TASK BRIEF:
Show each line of the material below that contains the word "measurable".

DATA TO PROCESS:
>> BEGIN

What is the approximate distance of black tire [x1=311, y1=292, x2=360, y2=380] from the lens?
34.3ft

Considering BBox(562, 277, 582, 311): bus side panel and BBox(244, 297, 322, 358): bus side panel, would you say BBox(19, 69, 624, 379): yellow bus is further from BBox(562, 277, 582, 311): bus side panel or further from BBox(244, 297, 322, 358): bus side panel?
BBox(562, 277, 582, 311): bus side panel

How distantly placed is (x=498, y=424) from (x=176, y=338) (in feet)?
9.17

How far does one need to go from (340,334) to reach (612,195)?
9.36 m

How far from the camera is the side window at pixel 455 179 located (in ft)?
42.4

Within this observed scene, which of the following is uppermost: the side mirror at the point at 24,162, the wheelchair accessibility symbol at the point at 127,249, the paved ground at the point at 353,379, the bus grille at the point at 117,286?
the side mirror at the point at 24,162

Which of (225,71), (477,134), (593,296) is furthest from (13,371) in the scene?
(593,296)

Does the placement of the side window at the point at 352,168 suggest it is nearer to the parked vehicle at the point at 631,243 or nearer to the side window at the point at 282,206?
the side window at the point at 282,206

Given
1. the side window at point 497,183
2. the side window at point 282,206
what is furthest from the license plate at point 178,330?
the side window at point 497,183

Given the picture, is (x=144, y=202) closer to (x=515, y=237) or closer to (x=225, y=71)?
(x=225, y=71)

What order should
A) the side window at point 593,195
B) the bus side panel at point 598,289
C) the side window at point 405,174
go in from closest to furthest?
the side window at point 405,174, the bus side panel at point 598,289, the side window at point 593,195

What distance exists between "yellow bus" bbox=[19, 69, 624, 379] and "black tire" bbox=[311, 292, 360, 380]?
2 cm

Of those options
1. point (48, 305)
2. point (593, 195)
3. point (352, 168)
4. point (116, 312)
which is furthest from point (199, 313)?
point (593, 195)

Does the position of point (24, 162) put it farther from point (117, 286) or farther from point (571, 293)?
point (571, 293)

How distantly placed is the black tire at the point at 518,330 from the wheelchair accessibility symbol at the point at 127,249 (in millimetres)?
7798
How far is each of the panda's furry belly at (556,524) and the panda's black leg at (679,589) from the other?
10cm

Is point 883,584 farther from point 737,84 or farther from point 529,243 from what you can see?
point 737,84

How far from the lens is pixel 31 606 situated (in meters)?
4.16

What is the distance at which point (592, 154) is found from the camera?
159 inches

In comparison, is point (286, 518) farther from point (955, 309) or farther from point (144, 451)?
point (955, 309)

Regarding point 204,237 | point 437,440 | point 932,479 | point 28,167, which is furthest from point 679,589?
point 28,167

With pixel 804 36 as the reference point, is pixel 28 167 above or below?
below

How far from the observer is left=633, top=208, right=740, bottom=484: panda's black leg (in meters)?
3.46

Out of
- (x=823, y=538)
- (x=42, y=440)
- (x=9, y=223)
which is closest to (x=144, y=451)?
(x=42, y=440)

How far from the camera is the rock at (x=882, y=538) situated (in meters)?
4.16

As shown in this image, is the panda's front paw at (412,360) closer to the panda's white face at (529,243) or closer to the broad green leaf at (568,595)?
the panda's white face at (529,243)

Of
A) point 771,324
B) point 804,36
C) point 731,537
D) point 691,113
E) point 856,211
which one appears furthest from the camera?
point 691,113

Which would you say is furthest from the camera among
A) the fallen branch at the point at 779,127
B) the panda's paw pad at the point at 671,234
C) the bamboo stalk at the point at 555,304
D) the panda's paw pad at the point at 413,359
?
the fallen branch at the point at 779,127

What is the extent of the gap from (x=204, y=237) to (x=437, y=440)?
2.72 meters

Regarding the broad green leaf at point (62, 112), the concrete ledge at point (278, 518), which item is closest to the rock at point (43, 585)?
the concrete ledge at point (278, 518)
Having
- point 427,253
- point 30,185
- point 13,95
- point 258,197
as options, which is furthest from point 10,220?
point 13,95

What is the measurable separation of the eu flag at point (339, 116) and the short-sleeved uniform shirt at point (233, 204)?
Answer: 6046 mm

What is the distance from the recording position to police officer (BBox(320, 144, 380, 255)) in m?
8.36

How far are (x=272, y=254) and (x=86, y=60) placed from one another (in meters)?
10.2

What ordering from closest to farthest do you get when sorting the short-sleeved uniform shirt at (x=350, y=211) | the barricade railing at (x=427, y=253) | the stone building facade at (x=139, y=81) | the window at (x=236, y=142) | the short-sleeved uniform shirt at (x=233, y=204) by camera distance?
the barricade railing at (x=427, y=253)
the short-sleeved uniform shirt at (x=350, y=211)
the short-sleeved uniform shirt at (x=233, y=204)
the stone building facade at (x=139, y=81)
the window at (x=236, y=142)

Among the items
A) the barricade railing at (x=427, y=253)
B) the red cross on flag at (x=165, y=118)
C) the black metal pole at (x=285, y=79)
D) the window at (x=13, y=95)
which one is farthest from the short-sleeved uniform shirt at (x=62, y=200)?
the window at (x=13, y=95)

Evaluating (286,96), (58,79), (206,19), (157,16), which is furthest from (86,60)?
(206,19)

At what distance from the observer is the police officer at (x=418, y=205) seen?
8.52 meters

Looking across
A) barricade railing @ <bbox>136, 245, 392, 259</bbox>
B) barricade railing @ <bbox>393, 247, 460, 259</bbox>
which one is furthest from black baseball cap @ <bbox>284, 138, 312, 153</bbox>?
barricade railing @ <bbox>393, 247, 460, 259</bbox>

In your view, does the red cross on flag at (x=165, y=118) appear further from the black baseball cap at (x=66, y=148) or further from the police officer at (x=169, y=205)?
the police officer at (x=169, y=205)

>> END
>> BEGIN

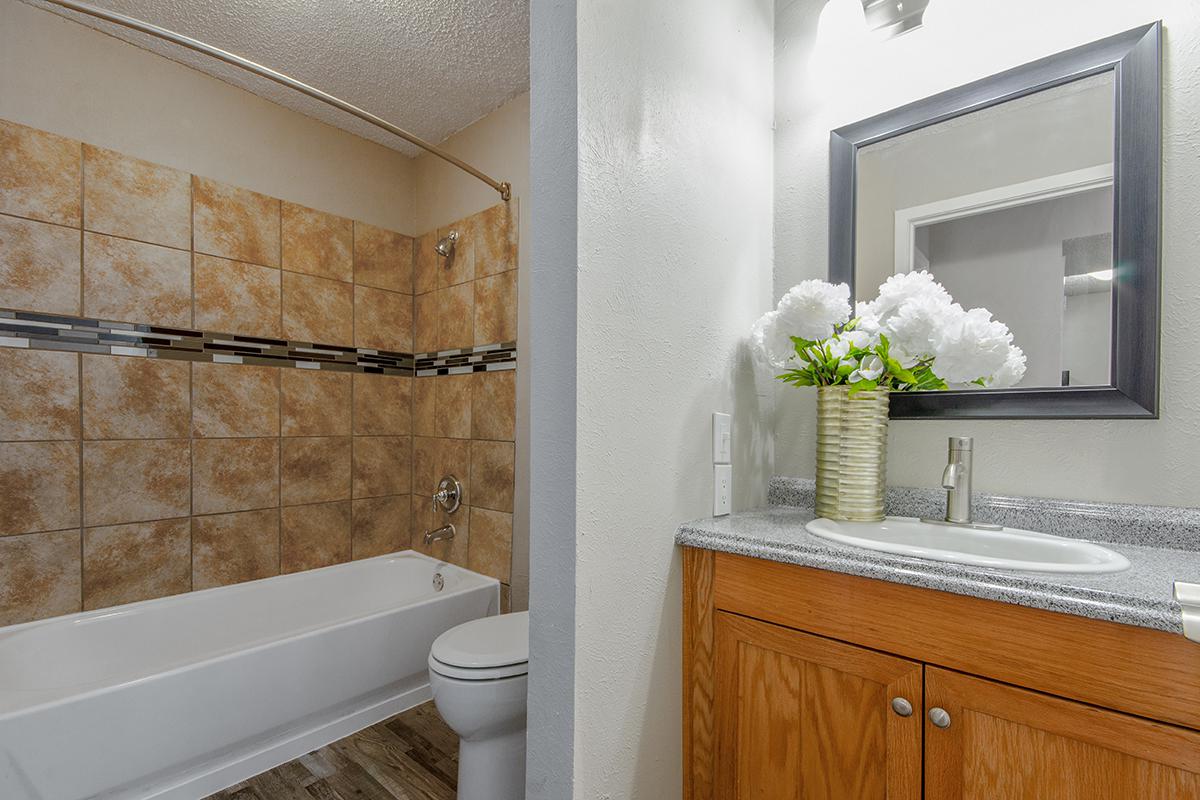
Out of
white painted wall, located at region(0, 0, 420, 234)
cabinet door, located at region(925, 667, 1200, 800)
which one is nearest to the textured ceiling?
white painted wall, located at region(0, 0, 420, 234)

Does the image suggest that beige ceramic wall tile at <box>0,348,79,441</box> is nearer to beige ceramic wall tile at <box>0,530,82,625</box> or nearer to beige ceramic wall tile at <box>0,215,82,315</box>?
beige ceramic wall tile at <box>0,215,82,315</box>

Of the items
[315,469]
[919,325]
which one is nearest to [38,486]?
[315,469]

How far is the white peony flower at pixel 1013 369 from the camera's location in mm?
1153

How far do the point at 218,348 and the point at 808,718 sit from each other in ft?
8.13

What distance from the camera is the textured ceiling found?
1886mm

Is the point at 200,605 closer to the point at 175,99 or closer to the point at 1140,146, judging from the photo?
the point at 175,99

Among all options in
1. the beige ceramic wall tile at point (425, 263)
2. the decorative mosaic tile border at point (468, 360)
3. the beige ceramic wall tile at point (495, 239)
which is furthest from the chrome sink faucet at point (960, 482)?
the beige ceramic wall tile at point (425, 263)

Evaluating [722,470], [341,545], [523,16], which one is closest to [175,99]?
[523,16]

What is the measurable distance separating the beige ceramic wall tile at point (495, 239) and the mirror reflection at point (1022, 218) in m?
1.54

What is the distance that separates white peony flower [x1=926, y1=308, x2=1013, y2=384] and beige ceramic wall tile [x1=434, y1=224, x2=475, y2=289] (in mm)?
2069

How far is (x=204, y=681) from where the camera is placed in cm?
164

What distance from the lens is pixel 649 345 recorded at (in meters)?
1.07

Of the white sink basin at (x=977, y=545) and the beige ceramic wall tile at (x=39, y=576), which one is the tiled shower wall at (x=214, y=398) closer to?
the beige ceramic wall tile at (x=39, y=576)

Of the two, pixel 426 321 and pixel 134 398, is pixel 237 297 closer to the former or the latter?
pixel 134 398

>> END
>> BEGIN

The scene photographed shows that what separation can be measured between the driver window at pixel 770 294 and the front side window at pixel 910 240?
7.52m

>> END

ANSWER TO THE EXERCISE:
What is the measurable separation of the eu flag at point (339, 116) and the short-sleeved uniform shirt at point (233, 204)?
What is the measurable distance separating the beige ceramic wall tile at point (495, 239) and the mirror reflection at point (1022, 218) in m?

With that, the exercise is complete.